My morning glories were planted from seed, a bit late in the season as I recall. I planted them to crawl up the post on the back porch and the drain pipe running down from the roof. I wasn’t sure what I would get.
They grew and they grew and they did not stop!I tried string for them to climb but I only gave them vertical support. Next spring, I plan to make ties horizontally as well so they create a screen between me and my neighbor.
I made the error of not thinning the seedlings. This may have contributed to the late bloom and vulnerability to pests early on.
My other issue with them is that something ate many of the leaves, leaving unsightly holes. Will have to investigate what to do about that. I’d like to do something that would not be harmful to birds or bees.
The flowers did not seem to enjoy the heat of summer. There were few and they were very faded until it cooled off and then the display became much more vibrant.

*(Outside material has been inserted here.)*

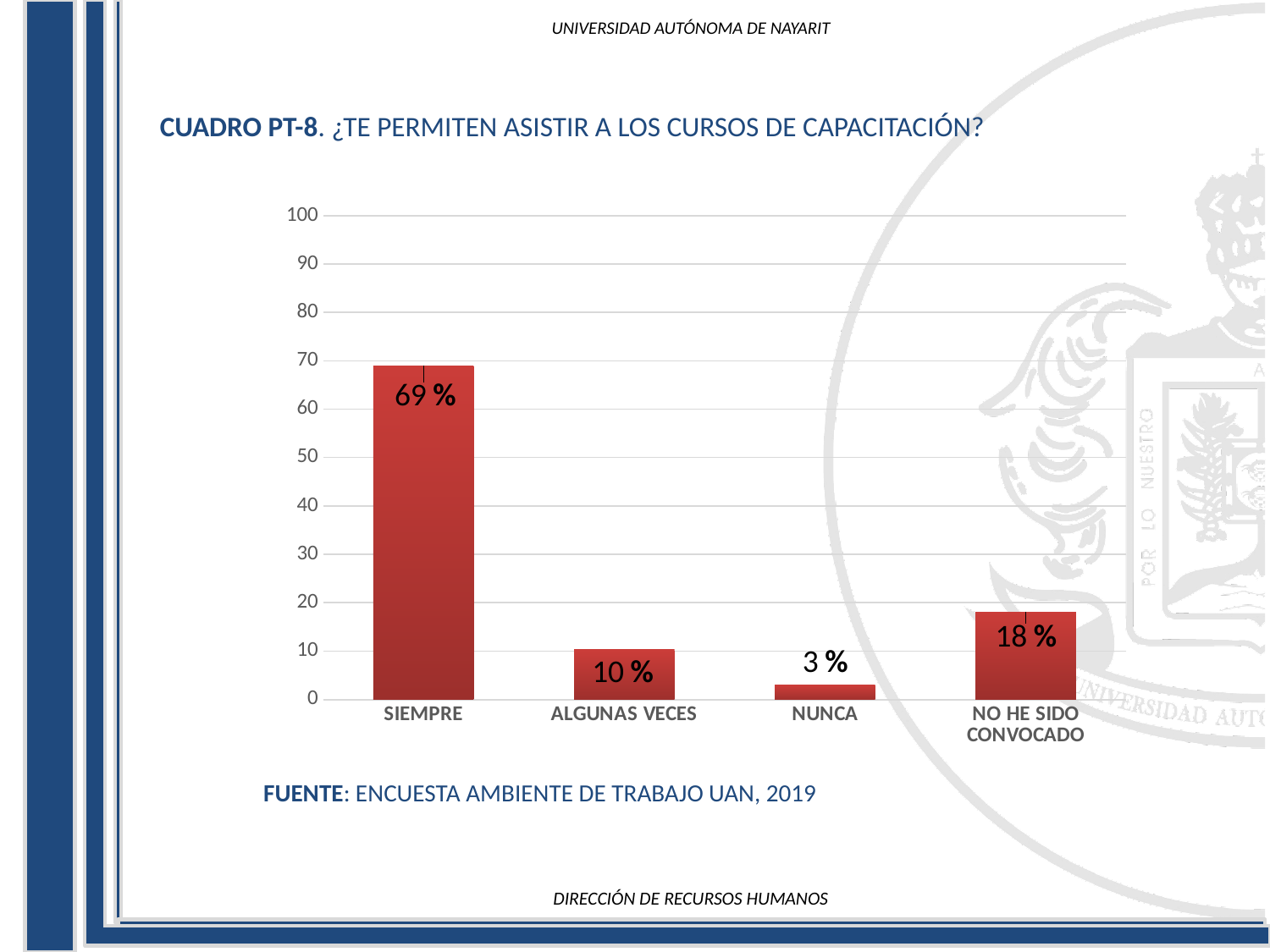
Which is larger, the value for ALGUNAS VECES or the value for NO HE SIDO CONVOCADO? NO HE SIDO CONVOCADO What kind of chart is shown on the slide? bar chart What is the difference between the values for SIEMPRE and NO HE SIDO CONVOCADO? 51 % What is the value for ALGUNAS VECES? 10 % What is the source cited below the chart? ENCUESTA AMBIENTE DE TRABAJO UAN, 2019 What is the value for NUNCA? 3 % Which category has the highest value? SIEMPRE What is the value for NO HE SIDO CONVOCADO? 18 % How many categories are shown on the x axis? 4 Which category has the lowest value? NUNCA Is the value for SIEMPRE greater or less than 60? greater What is the value for SIEMPRE? 69 %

Right now, the dead vines and many of the dead leaves are still there. I’ve left them because the birds seem to be eating the seeds and possibly nesting in the vines. Will have to see if this is something I can control. The other control issue is whether or not this plant is going to self seed itself this spring. It might take off and become invasive.
Quick update to my Morning Glory adventures…
Sitting in sun room on a damp morning, I looked out through my mass of Morning Glory vines, now brown and dormant but covered with seedpods, and it looked as though there were hundreds of water droplets hanging from the ends of the stems. I noted it as being a cool phenomena and went on my way.
A couple sunny days later, I looked out and noticed same droplet looking spots. On investigation, I noticed that what I thought was water, was in fact seed pod that had popped open to release the black seed, leaving the translucent shell of the pod. Very pretty. Unfortunately, the mess of vines isn’t very desirable at all.